This current body of work stands in stark contrast to your previous pieces. It seems like a very big leap in a positive direction, both in terms of conceptualizing your works and in terms of the actual technical skill involved. Do you think this is true, and if so, did this change of inspiration and style come from a particular place?
Yes, looking back I do find that I have made vast improvements, stylistically, and skill-wise, but I still feel like a novice in many respects. I suppose it is just experience that comes with age. When I’m not making art and just going about my day, and even in sleep, I feel I am putting puzzle pieces together and building on ideas and perceptions. I try to keep my art fairly honest and don’t have much of a pop sensibility. Through osmosis, I’m sure I absorb the shifts going on in the art world around me, but I don’t let it dictate the directions I take. Mostly I feel like I am trying to translate ideas from my subconscious into a narrative that I may decipher just as any other observer of the art might. There is not usually a predetermined symbolism going on. The art is open to the interpretations that any individual might read into it.

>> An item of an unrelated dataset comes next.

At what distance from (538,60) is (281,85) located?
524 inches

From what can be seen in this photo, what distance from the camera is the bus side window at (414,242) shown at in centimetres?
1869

What’s next for you? Are there themes or styles of art that you are looking forward to exploring more?
I want to get back into oil paining and also going much bigger at some point, possibly even doing murals. Over the years I have done a fair amount of figure drawing and painting but have not brought it too extensively into my personal work. In the future I hope to incorporate the figure more often, working from models and perhaps gaining some classical sensibilities.